We can set memtable size and threshold for the flush of memtable data in cassandra.yaml on single node. For example

memtable_cleanup_threshold: 0.50   -- Once it reaches 50% the memtable will be flushed from memory            
memtable_space_in_mb: 4096 --- Default heap memory is 1/4th of the heap

We can manage off heap space or native memory or max direct memory in jvm.options or cassandra-env.sh, for example in jvm.options we can set as below.

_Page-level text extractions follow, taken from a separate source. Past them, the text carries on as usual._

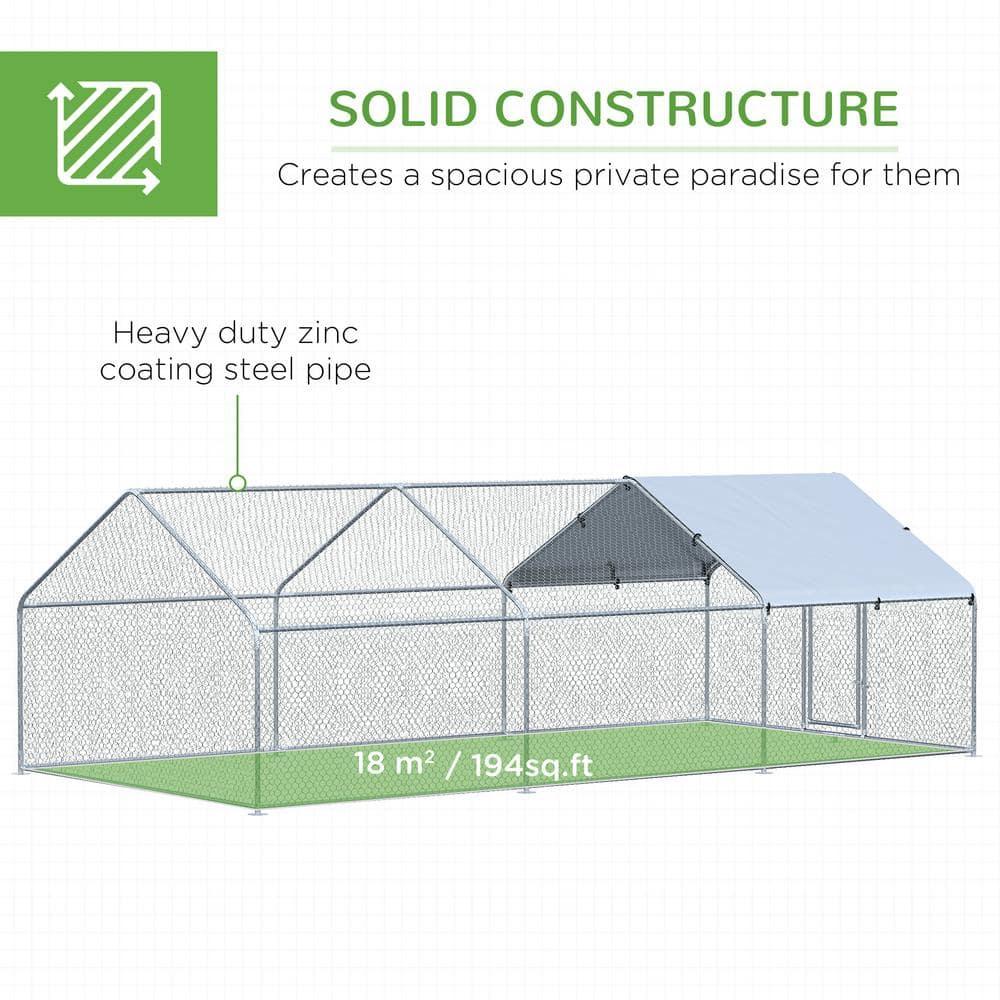 SOLID CONSTRUCTURE

Creates a spacious private paradise for them

Heavy duty zinc coating steel pipe

18 $m^2$ / 194sq.ft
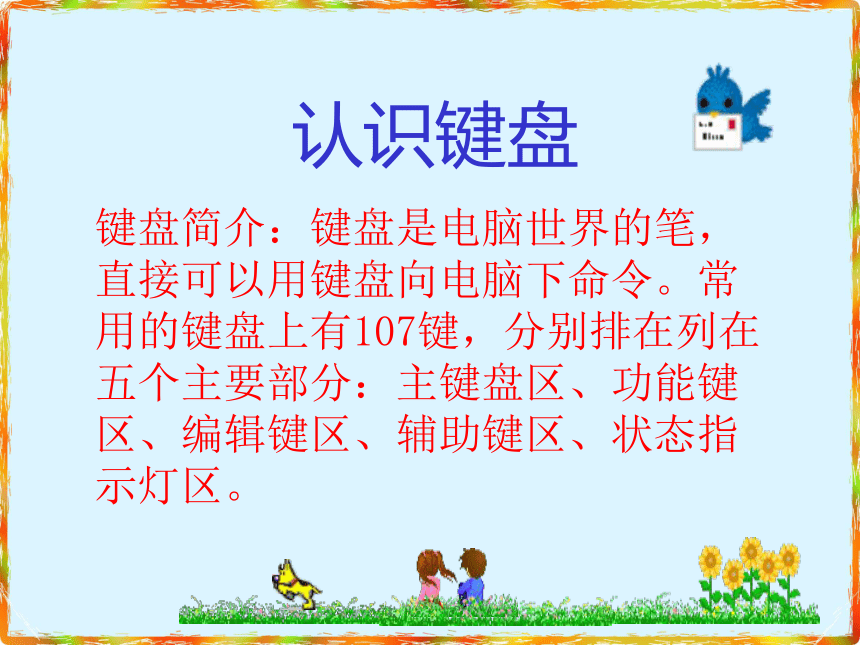 认识键盘

键盘简介：键盘是电脑世界的笔，直接可以用键盘向电脑下命令。常用的键盘上有107键，分别排在列在五个主要部分：主键盘区、功能键区、编辑键区、辅助键区、状态指示灯区。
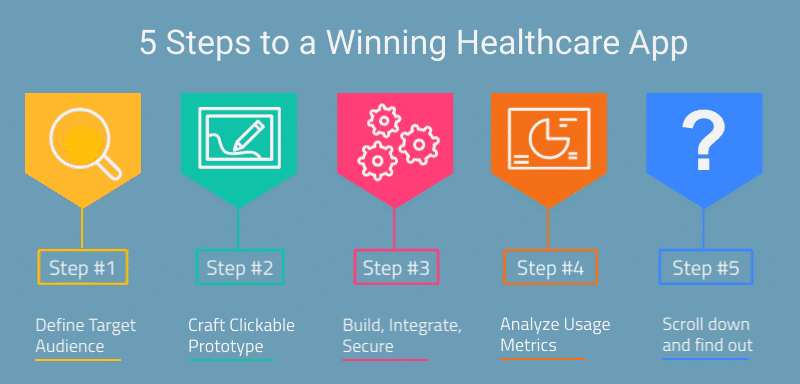 5 Steps to a Winning Healthcare App

?

Step #1

Define Target Audience

Step #2

Craft Clickable Prototype

Step #3

Build, Integrate, Secure

Step #4

Analyze Usage Metrics

Step #5

Scroll down and find out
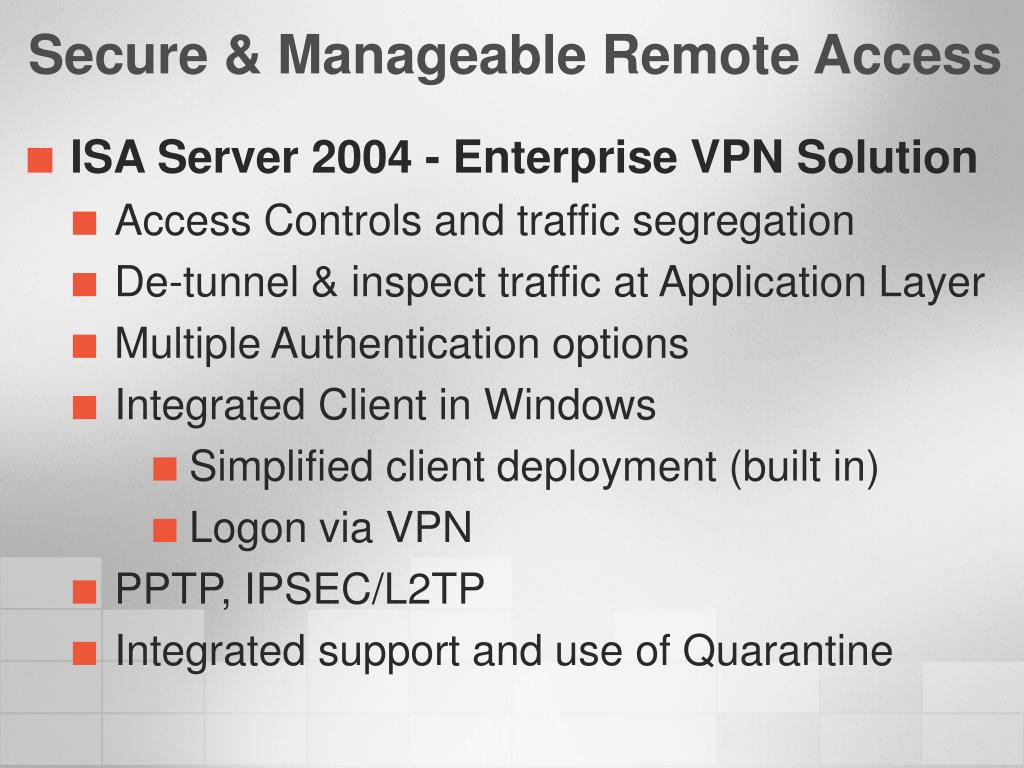 Secure & Manageable Remote Access

ISA Server 2004 - Enterprise VPN Solution

Access Controls and traffic segregation

De-tunnel & inspect traffic at Application Layer

Multiple Authentication options

Integrated Client in Windows

Simplified client deployment (built in)

Logon via VPN

PPTP, IPSEC/L2TP

Integrated support and use of Quarantine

-XX:MaxDirectMemorySize=1M

Note: The default value when MAX_DIRECT_MEMORY(XX:MaxDirectMemorySize) is not set is (MAX_SYSTEM_MEMORY – MAX_HEAP_SIZE) / 2, When this property file_cache_size_in_mb. is not set, the chunk cache size is set to 1/2 of the maximum direct memory,If no maximum direct memory is set, then the cache size will be set to ⅓ of the system memory

Scripts for troubleshooting OOM issues

The following will help to check if bloomfilter is taking huge space

for i in {1..10}; do nodetool sjk mx -mg -b 'org.apache.cassandra.metrics:type=Table,name=BloomFilterOffHeapMemoryUsed' -f Value; date ; sleep 10; done

The following will help the native memory is getting used

for i in {1..10}; do nodetool sjk mxdump -q "org.apache.cassandra.metrics:type=NativeMemory,name=*"; date ; sleep 10; done > $(hostname -i)_NativeMemory

The following will help for leaks detection.

for i in {1..20}; do nodetool leaksdetection; sleep 30; done > $(hostname -i)_leaksdetection.txt

Try to reduce heap and native memory to control OOM issues.